Governor — St. Peter for the project. Vision, guardrails, ADRs — the contracts all execution honors. Governance

Every project has contracts: vision, guardrails, ADRs. They usually live in a wiki nobody reads and drift silently. Governor makes them readable by agents — and asks them the question before the work starts. If the task violates a guardrail, St. Peter has already said no. The agent doesn't get to decide otherwise.

1. Agent proposes a fast fix — Governor cites the contract

agent · migration

  # agent drafts a migration: DROP users.legacy_email, backfill NULL › visionlog_boot project_id=checkout-svc vision "trusted checkout — no data loss under any refactor" guardrails 3 active · GR-01 soft deletes only adrs ADR-014 column removal requires 2-phase migration  › guardrail_inject action="drop_column users.legacy_email" BLOCK violates GR-01 + ADR-014  why: we got burned in the 2025-Q4 incident — hard deletes  broke CSAT replay. Soft-delete, then drop in a later ADR.   

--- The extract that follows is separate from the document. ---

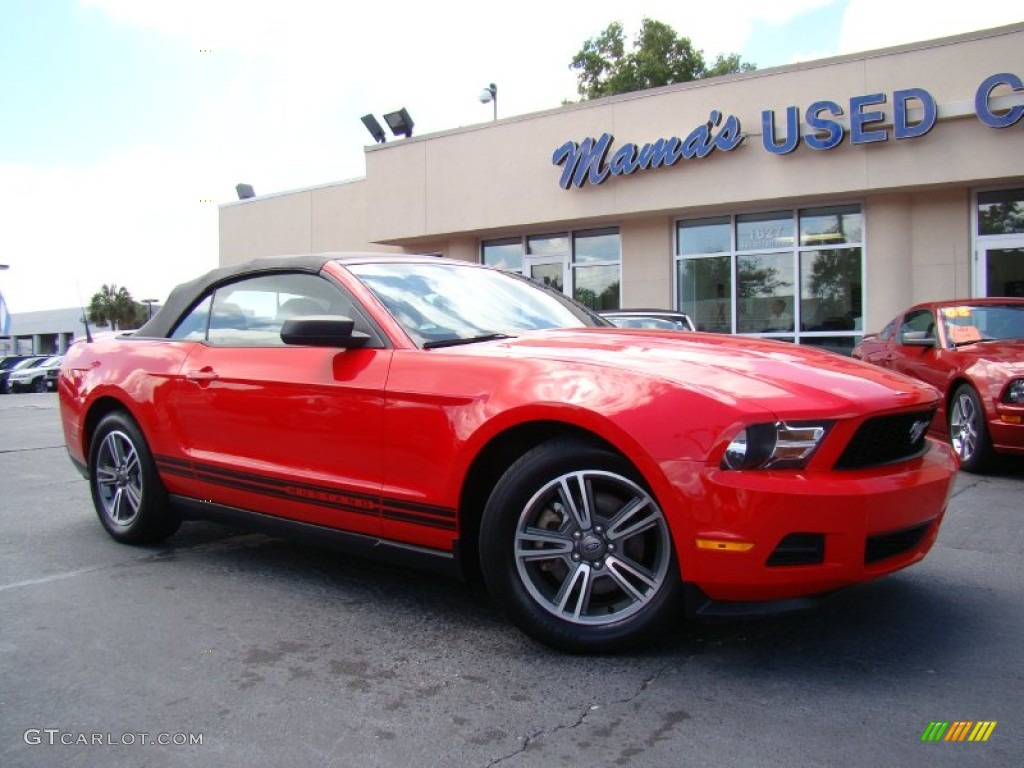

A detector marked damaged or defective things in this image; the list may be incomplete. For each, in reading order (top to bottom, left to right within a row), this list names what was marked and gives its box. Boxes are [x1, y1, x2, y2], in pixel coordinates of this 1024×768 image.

2. After reframing to honor the contract — proceeds cleanly

agent · migration (reframed)

  # agent rewrites: add deleted_at, backfill timestamps, keep the column › guardrail_inject action="add users.deleted_at; soft-delete legacy rows" vision ✓ no data loss guardrails ✓ GR-01 soft deletes only adrs ✓ ADR-014 two-phase respected (phase 1 of 2) ALLOW proceed — queue ADR-015 for eventual column drop  agent: writing migration + scheduling phase 2 review.   

Vision doesn't drift. Guardrails stay active until explicitly deprecated. ADRs are immutable once accepted — new ADRs supersede rather than overwrite. Every agent session starts with visionlog_boot and honors whatever it reads there.

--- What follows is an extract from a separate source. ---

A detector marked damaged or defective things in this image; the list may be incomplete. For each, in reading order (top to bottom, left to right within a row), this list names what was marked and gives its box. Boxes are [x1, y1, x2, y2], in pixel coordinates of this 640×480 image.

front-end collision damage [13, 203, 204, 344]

Docket — Execution forge. Tasks, milestones, Definition of Done — honest progress bars. Execution

Docket is the execution forge. Tasks, milestones, Definition of Done — the contracts a task must honor before it's allowed to close. Every task links back to the goal it serves and the research.md decision that authorized the approach. When the agent completes work, Docket verifies the DoD, unblocks downstream tasks, and moves the milestone gauge. The whole plan is always legible.

1. Where are we — one glance at the milestone

agent · checkout-svc

  › docket milestone view M2-auth-rewrite milestone M2 · auth-rewrite · 3 / 5 tasks ▰▰▰▱▱ goal GOAL-012 "auth without legacy sessions" due 2026-05-01  (9 days)  › docket task list --milestone M2  ✓ TASK-021  replace session middleware done  ✓ TASK-022  rotate signing keys done  ✓ TASK-023  migrate users.session_token → deleted_at done  ▸ TASK-024  drop deprecated /auth/legacy endpoint in-progress  ⊘ TASK-025  cut v2.0 release blocked on TASK-024   

2. Complete the blocker — the next task unlocks, milestone advances

agent · checkout-svc (after)

  › docket task complete TASK-024 --notes "/auth/legacy removed in PR #214, 0 callers in 30d" dod ✓ PR linked · ✓ callers=0 · ✓ Governor guardrails met docket TASK-024 DONE · unblocked TASK-025  › docket milestone view M2-auth-rewrite milestone M2 · auth-rewrite · 4 / 5 tasks ▰▰▰▰▱ next TASK-025 cut v2.0 release (ready · no blockers)  agent: picking up TASK-025 next.   

Three verbs cover the lifecycle: task create, task complete, milestone view. Dependencies and Definition-of-Done make the progress bar honest — a task isn't done because the agent says so, it's done because the DoD checked.